Page extract:
=== Begin Enclosure ===

During this time, Lucena saw further development with the introduction of newer infrastructure such as roads, schools, and government facilities, which contributed to the city's growth and modernization.

===World War II===
On December 27, 1941, the Imperial Japanese forces captured the city of Lucena, an event locally known as "The Fall of Lucena," just 19 days after their initial invasion of the Philippines. The Japanese aimed to strengthen their military presence in the region, sending units to seize strategic locations within the town. Although the invasion was initially successful, the Japanese forces soon faced fierce resistance from local fighters and members of the Hunters ROTC, a group of Filipino guerilla fighters.

The underground resistance movement was tenacious. Japanese Forces would be caught off-guard with surprise assaults which often resulted in fierce close-quarters combat. These continuous assaults, coupled with significant logistical challenges, gradually took a heavy toll on the Japanese forces, undermining their control and weakening their presence in the region.

=== End Enclosure ===

Tasks for this exercise:
a – Translate this sentence from the passage on Lucena's history into Spanish: "The Japanese aimed to strengthen their military presence in the region, sending units to seize strategic locations within the town."
b – Write the next few sentences of the passage on Lucena's history, picking up after its final sentence.
The rows of stored entries are separate material, unconnected to the passage on Lucena's history.

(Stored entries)
=== Begin Enclosure ===

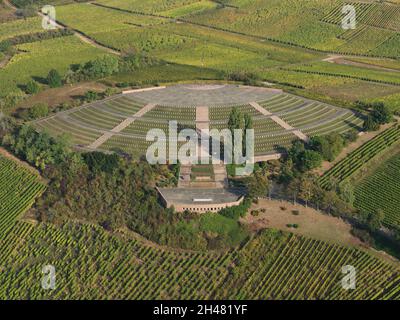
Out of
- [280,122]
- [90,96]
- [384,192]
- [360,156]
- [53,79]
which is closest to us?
[384,192]

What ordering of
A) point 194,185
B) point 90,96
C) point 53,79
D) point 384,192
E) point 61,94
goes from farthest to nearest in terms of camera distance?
point 53,79
point 61,94
point 90,96
point 194,185
point 384,192

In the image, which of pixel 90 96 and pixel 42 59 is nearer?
pixel 90 96

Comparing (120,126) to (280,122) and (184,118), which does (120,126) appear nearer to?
(184,118)

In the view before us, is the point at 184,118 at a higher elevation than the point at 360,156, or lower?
lower

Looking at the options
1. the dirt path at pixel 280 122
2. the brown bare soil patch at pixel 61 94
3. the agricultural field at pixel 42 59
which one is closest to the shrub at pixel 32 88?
the brown bare soil patch at pixel 61 94

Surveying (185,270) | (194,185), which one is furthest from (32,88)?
(185,270)

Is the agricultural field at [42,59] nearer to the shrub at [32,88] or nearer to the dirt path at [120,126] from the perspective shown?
the shrub at [32,88]

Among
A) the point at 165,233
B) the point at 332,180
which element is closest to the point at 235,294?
the point at 165,233

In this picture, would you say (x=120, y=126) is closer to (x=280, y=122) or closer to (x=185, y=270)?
(x=280, y=122)

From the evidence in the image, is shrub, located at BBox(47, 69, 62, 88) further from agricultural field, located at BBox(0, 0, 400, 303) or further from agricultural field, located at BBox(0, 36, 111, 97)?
agricultural field, located at BBox(0, 36, 111, 97)

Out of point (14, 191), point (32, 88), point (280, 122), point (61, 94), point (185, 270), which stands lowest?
point (14, 191)
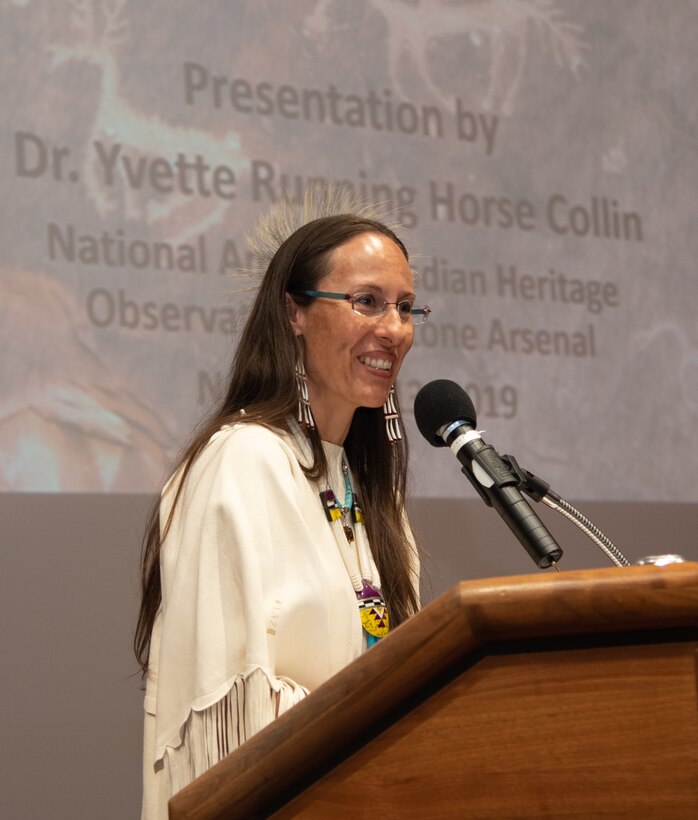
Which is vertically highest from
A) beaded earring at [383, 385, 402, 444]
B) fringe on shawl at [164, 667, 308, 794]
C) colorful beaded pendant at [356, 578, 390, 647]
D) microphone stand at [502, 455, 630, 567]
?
beaded earring at [383, 385, 402, 444]

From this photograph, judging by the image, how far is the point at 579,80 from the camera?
3.95m

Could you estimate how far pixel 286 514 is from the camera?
1.91 m

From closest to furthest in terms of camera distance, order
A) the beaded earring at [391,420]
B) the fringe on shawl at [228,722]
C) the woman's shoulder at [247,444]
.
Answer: the fringe on shawl at [228,722], the woman's shoulder at [247,444], the beaded earring at [391,420]

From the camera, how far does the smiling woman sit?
1.77m

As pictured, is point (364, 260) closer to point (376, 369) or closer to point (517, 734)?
point (376, 369)

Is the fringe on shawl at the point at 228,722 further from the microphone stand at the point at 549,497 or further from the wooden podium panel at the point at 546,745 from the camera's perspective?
the wooden podium panel at the point at 546,745

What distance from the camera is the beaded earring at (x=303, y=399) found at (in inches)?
86.4

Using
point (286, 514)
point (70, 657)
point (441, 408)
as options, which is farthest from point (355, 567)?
point (70, 657)

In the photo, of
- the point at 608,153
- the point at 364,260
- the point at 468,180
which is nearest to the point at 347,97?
the point at 468,180

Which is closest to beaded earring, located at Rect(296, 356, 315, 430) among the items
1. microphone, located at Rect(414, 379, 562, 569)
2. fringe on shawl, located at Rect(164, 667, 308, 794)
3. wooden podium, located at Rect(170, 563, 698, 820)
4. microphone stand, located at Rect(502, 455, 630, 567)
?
microphone, located at Rect(414, 379, 562, 569)

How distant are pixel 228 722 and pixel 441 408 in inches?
20.7

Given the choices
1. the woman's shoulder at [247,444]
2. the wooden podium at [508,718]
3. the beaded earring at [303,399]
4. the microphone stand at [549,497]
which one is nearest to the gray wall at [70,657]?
the beaded earring at [303,399]

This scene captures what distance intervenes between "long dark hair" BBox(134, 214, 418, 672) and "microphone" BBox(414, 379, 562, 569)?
17.1 inches

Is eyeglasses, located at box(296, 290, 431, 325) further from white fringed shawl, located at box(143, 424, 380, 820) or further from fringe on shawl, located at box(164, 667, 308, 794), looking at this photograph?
fringe on shawl, located at box(164, 667, 308, 794)
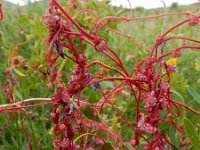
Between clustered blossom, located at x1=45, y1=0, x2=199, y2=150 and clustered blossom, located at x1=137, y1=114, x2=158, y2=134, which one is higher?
clustered blossom, located at x1=45, y1=0, x2=199, y2=150

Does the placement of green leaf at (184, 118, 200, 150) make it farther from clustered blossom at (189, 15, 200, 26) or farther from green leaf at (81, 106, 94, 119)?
green leaf at (81, 106, 94, 119)

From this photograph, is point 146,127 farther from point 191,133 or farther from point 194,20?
point 194,20

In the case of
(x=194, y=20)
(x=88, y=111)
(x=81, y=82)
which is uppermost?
(x=194, y=20)

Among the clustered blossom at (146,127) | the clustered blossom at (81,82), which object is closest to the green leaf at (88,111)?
the clustered blossom at (81,82)

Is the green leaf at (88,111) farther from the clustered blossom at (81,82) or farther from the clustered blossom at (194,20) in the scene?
the clustered blossom at (194,20)

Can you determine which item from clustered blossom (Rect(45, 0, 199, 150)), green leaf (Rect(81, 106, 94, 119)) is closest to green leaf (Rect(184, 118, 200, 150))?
clustered blossom (Rect(45, 0, 199, 150))

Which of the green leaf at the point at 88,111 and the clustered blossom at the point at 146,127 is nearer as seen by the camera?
the clustered blossom at the point at 146,127

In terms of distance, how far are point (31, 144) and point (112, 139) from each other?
348mm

=== End Enclosure ===

Responses in order:
a – Los japoneses buscaban reforzar su presencia militar en la región, enviando unidades para tomar posiciones estratégicas dentro de la localidad.

b –
By January 25, 1945, the Hunters ROTC guerrillas had managed to penetrate the town. Leveraging their intimate knowledge of the local terrain, they moved swiftly to prevent the Japanese forces from organizing an effective defense. After a fierce and hard-fought offensive, the Filipino forces successfully expelled the Japanese from the city. In the aftermath, the people of Lucena strengthened their defenses in anticipation of a potential counterattack.

Later attempts by the Japanese to re-establish their occupation of Lucena failed.

Tayabas Province stood by and waited for the American liberation forces and the Philippine Commonwealth troops, who would soon hand them their freedom on April 4, 1945.

Shortly after the war, Lucena began to rebuild, with efforts focused on restoring its infrastructure and reviving local industries.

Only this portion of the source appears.